Wednesday, May 23, 2007

This One Could Go All The Way

A few weeks ago we brought up the fact that Milan's drive to avenge the horror of their Istanbul experience could prove the deciding factor in this evening's Champions League Final rematch against Liverpool (and it is that, a rematch, Steven Gerrard's autobiographical musings have got sufficiently up Rino Gattuso's nose to guarantee that much).

The only thing that could save Liverpool, we felt, would be a pronouncement of sublime arrogance from Silvio Berlusconi. There's a good megalomaniacal media mogul! Didn't he oblige? "Milan will win in Athens, we will succeed because we have a superior class than our opponents," said the man with the thickest weave this side of Magee's of Donegal.

"Since Milan have already beaten Manchester during the season and Manchester having beaten Liverpool, the football rule wants that now Milan beats the same Liverpool," added Berlusconi, adapting the rules of conkers to those of association football.

Moving from the deep tan of Berlusconi to the deep purple of Alex Ferguson, and we find more fuelling words for the Liverpool fire. "I told Carlo [Ancelotti] at the end of our semi-final that there is no way he can now not win this competition," said Ferguson.

"Carlo gave me a magnificent bottle of wine. But I immediately told him there is no point in giving such a wonderful gift if he then fails in the final. In fact, I told him I would only drink his wine once I see him lifting the Champions Cup." Looks like Fergie still enjoys seeing Liverpool being knocked off their f#cking perch.

Of course, these two mild-mannered gents are not the only ones who see no other outcome than a seventh European title for the Rossoneri. Football teams are, it seems, only as good as their last game, and many seem happy to accept that the wonderful Milan performance in their semi-final second leg victory is the definitive proof of their superiority. Few care to remember, it seems, the toiling outfit of most of this season. Most have easily forgotten the side that only eked past Celtic by a solitary Kaka intervention after 210 minutes of football.

Plenty have transformed their workmanlike disposal of Bayern Munich (the fourth best team in the dowdy old Bundesliga, remember) into a masterclass it was not. And far too many have discounted the role of a jaded, strangely lacklustre and tactically inept Manchester United in providing Milan the stage in which to dazzle at the San Siro three weeks ago.

Surprising are the number of those who neglect to consider Rafael Benitez organisational abilities, and his absolute aversion to allowing his teams to be open to the lacerating thrusts of fluid attacking teams. Indeed probably the only time one of Benitez's Liverpool sides have been pierced at will was on that very evening in Istanbul that made him an Anfield legend.

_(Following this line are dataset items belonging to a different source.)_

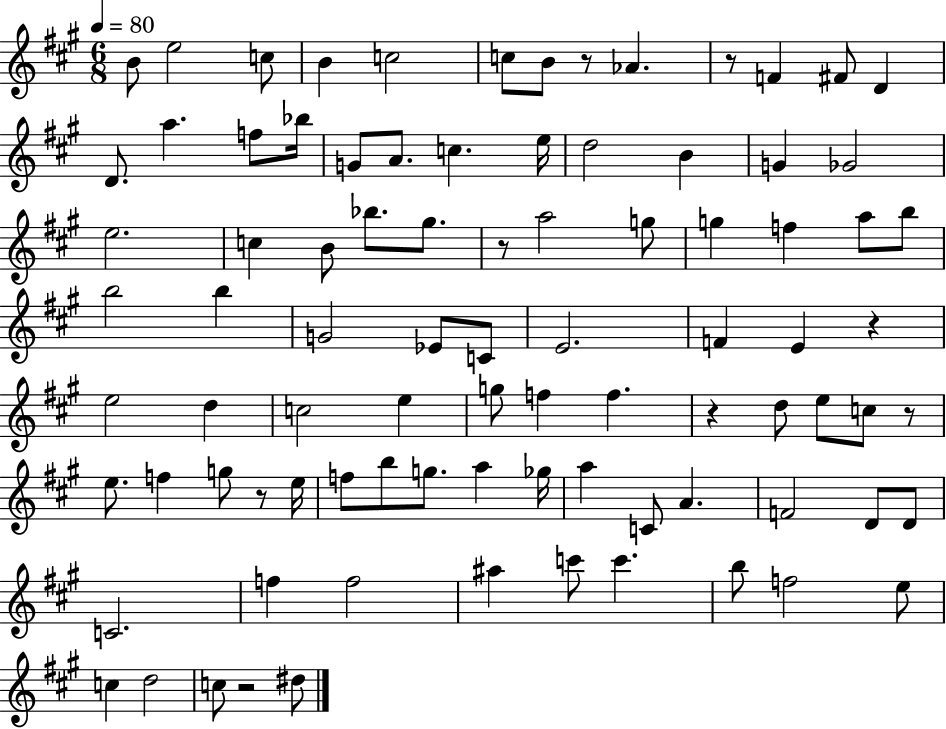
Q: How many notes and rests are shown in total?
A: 88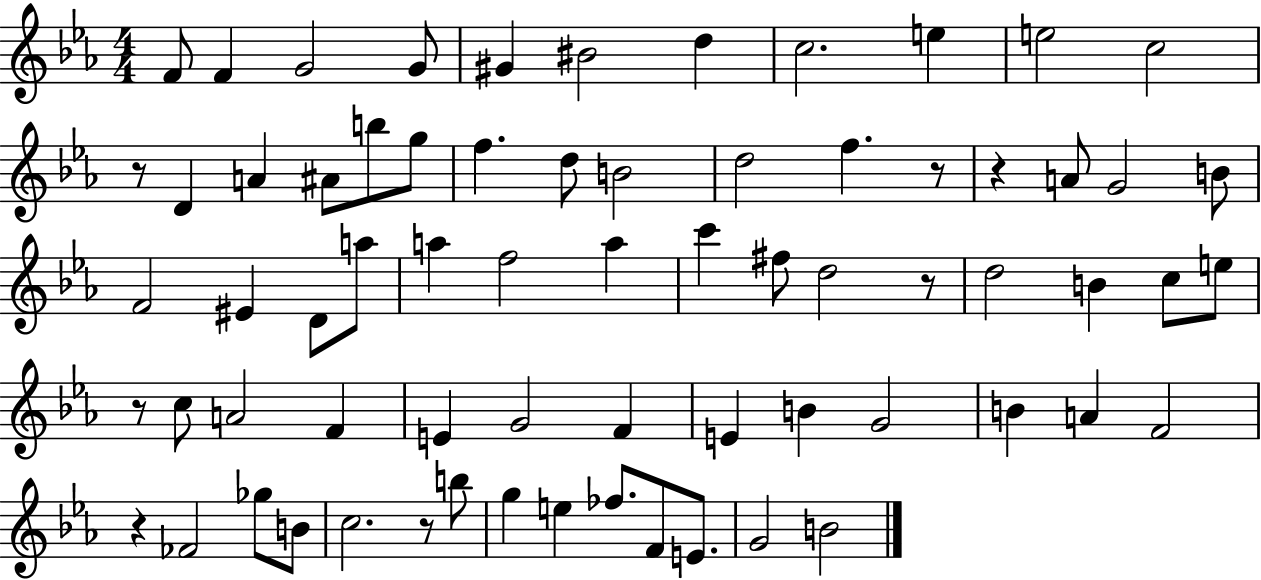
X:1
T:Untitled
M:4/4
L:1/4
K:Eb
F/2 F G2 G/2 ^G ^B2 d c2 e e2 c2 z/2 D A ^A/2 b/2 g/2 f d/2 B2 d2 f z/2 z A/2 G2 B/2 F2 ^E D/2 a/2 a f2 a c' ^f/2 d2 z/2 d2 B c/2 e/2 z/2 c/2 A2 F E G2 F E B G2 B A F2 z _F2 _g/2 B/2 c2 z/2 b/2 g e _f/2 F/2 E/2 G2 B2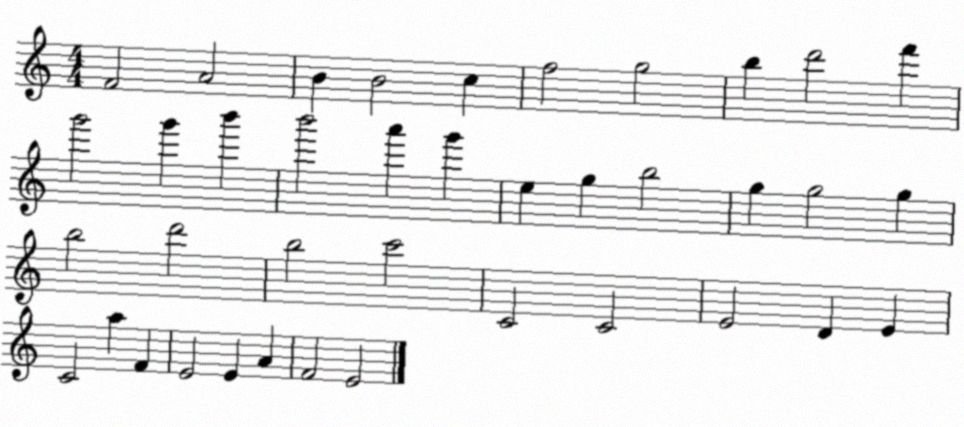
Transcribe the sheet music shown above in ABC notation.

X:1
T:Untitled
M:4/4
L:1/4
K:C
F2 A2 B B2 c f2 g2 b d'2 f' g'2 g' b' b'2 a' g' e g b2 g g2 g b2 d'2 b2 c'2 C2 C2 E2 D E C2 a F E2 E A F2 E2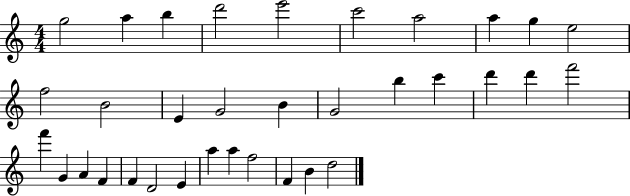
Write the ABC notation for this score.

X:1
T:Untitled
M:4/4
L:1/4
K:C
g2 a b d'2 e'2 c'2 a2 a g e2 f2 B2 E G2 B G2 b c' d' d' f'2 f' G A F F D2 E a a f2 F B d2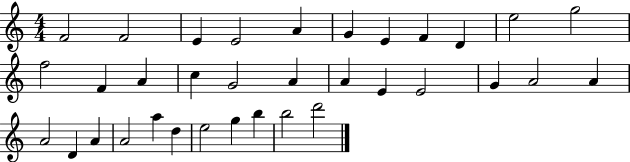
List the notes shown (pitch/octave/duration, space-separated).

F4/h F4/h E4/q E4/h A4/q G4/q E4/q F4/q D4/q E5/h G5/h F5/h F4/q A4/q C5/q G4/h A4/q A4/q E4/q E4/h G4/q A4/h A4/q A4/h D4/q A4/q A4/h A5/q D5/q E5/h G5/q B5/q B5/h D6/h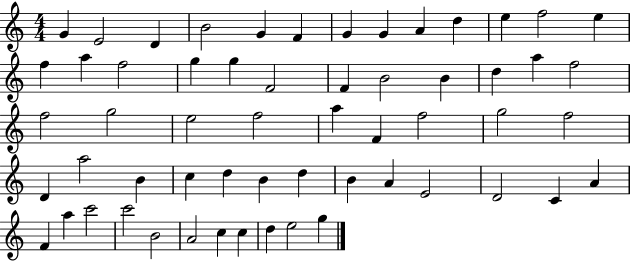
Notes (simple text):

G4/q E4/h D4/q B4/h G4/q F4/q G4/q G4/q A4/q D5/q E5/q F5/h E5/q F5/q A5/q F5/h G5/q G5/q F4/h F4/q B4/h B4/q D5/q A5/q F5/h F5/h G5/h E5/h F5/h A5/q F4/q F5/h G5/h F5/h D4/q A5/h B4/q C5/q D5/q B4/q D5/q B4/q A4/q E4/h D4/h C4/q A4/q F4/q A5/q C6/h C6/h B4/h A4/h C5/q C5/q D5/q E5/h G5/q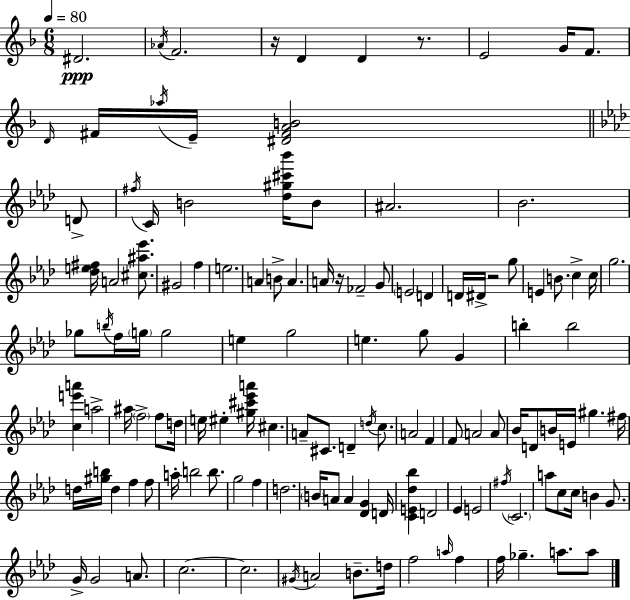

In swooning at the combination of guile and grime that the Milan midfield possess, a substantial amount of observers are unwilling to consider that it is in this very area in which Liverpool's own greatest strength resides; that, in Javier Mascherano, they have the man for the job of plugging that hole from which Kaka springs so dangerously.

What I'm trying to say is that, despite what Berlusconi and Ferguson feel, it is simply not true that Milan are a fundamentally better side. In fact, in reality, there is little to separate these two teams.

And I'll go further: there's much to suggest that they will cancel each other out. And you know what that means. "That’s why we lost, you know," Berlusconi also said recently ahead of this evening's match. "The goalkeeper was trying to disturb our players’ concentration. This time we’ll be practising penalties against moving goalkeepers."

You better had, Silvio, you better had.